--- READING TEXT ---

Quantification of HCV core antigen in culture media.
Culture media from JFH1-RNA-transfected Huh7 cells were collected, passed through a 0.45-μm filter (MILLEX-HA; Millipore, Bedford, MA), and stored at −80°C. The concentrations of core antigen in the culture supernatants were measured using a chemiluminescence enzyme immunoassay (CLEIA) according to the manufacturer's protocol (Lumipulse Ortho HCV antigen; Ortho-Clinical Diagnostics, Tokyo, Japan).
Real-time RT-PCR analysis.
The real-time RT-PCR was done as previously described (11). Briefly, total cellular RNA was isolated using ISOGEN (Nippon Gene), reverse transcribed, and subjected to real-time PCR analyses. Expression of mRNA was quantified using the TaqMan universal PCR master mix and the ABI 7500 real-time PCR system (Applied Biosystems, Foster City, CA).
Western blot analysis.

---

> _EXERCISE INSTRUCTIONS_: In the methods text, rename "ISOGEN" to "TRIzol" and write out the passage starting with "The real-time RT-PCR" and going on through "Foster City, CA).".

--- MATERIAL SHOWN ---

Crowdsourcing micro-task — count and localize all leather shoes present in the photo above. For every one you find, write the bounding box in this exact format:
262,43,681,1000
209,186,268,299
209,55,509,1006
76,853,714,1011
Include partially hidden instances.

---

> _ANSWER BOX_:
The real-time RT-PCR was done as previously described (11). Briefly, total cellular RNA was isolated using TRIzol (Nippon Gene), reverse transcribed, and subjected to real-time PCR analyses. Expression of mRNA was quantified using the TaqMan universal PCR master mix and the ABI 7500 real-time PCR system (Applied Biosystems, Foster City, CA).